On Saturday, for example, I went to a coffee shop, where a man was lying on the ground, hands clawed, some kind of froth at his mouth, trembling. Two guards stood and another man sat, watching. I asked if an ambulance had been called. They answered, yes and I went into the coffee shop. Over twenty minutes later when I came out to look for someone, the man was still on the ground and no help to be seen. This time, I dialed 120 and connected with a dispatcher, asking a former student to explain what was happening. This decision disturbed the watchers who explained that the man was a thief and that he had faked a seizure when the guards had caught him. Moreover, according to the guards he frequently came by and stole things. The guards seemed less concerned about the man then they did about being seen not taking care of him. They stopped me from taking a picture and, when help did finally arrive, they kept repeating, “There’s nothing to see,” and pushed people away.

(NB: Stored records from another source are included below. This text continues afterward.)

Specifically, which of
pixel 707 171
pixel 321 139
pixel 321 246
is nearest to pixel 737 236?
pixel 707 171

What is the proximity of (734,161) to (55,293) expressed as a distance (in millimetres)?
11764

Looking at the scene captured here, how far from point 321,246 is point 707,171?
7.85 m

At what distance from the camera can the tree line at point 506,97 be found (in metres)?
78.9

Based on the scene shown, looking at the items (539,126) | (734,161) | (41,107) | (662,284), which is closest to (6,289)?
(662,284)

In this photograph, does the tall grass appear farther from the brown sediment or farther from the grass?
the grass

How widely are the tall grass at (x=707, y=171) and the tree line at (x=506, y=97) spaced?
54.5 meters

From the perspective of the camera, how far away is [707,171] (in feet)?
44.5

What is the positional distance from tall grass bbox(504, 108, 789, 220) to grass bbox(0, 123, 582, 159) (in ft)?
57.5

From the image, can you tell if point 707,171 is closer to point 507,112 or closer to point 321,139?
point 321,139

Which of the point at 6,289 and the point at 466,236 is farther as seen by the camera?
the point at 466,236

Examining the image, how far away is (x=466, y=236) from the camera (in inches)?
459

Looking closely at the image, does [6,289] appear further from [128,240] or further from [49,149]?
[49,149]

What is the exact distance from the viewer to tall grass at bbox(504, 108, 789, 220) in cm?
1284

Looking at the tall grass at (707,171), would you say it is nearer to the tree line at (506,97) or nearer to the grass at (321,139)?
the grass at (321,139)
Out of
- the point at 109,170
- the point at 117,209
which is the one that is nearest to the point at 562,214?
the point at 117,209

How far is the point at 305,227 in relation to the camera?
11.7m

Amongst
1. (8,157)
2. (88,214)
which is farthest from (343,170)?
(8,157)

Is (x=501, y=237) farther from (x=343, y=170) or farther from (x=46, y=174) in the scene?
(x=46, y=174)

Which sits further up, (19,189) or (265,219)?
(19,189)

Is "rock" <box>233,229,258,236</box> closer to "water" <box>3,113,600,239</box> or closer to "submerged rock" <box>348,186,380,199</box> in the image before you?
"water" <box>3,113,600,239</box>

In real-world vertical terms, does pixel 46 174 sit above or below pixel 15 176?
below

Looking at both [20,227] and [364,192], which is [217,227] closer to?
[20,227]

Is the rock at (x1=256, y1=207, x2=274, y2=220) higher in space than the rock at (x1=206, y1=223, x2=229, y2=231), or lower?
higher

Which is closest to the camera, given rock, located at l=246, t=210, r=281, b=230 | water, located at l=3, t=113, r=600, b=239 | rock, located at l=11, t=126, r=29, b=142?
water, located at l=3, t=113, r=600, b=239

I left the coffee shop, came home, jumped online, and saw blog posts and articles on June 4, which caused me to make sense of the incident in larger, cultural terms. “China is a place where dissatisfaction with the regime or petty thievery can cost a human life,” I thought, “therefore people tend to be cynical and to ignore the suffering of strangers.” The coffee shop incident also allowed me to hear Chinese leaders repeating to other world leaders and journalists, “There’s nothing to be seen.” Consequently, my anger at the coffee shop guards grew into a nightlong bout of “what the fuck am I doing in China?” These were not happy or useful thoughts. Instead, as the anger cooled, I realized that I had argued with the guards about what should be done and our different values (them bad, me good). In retrospect, however, what is clear is that in actual practice our values were the same — we became increasingly angry with each other rather than wiping the froth at the man’s mouth or placing a pillow under his head.

This was not the first time that my sense of outrage has led me to fight with others rather than to comfort a suffering being. Consequently, June 4 this year, I listened to Pema Chodron‘s teaching on Shantideva’s The Way of the Bodhisattva in hope that by working with and through my anger, I will achieve something of the revolutionary patience necessary to change the world:

The hostile multitudes are vast as space –
What chance is there that all should be subdued?
Let but this angry mind be overthrown
And every foe is then and there destroyed.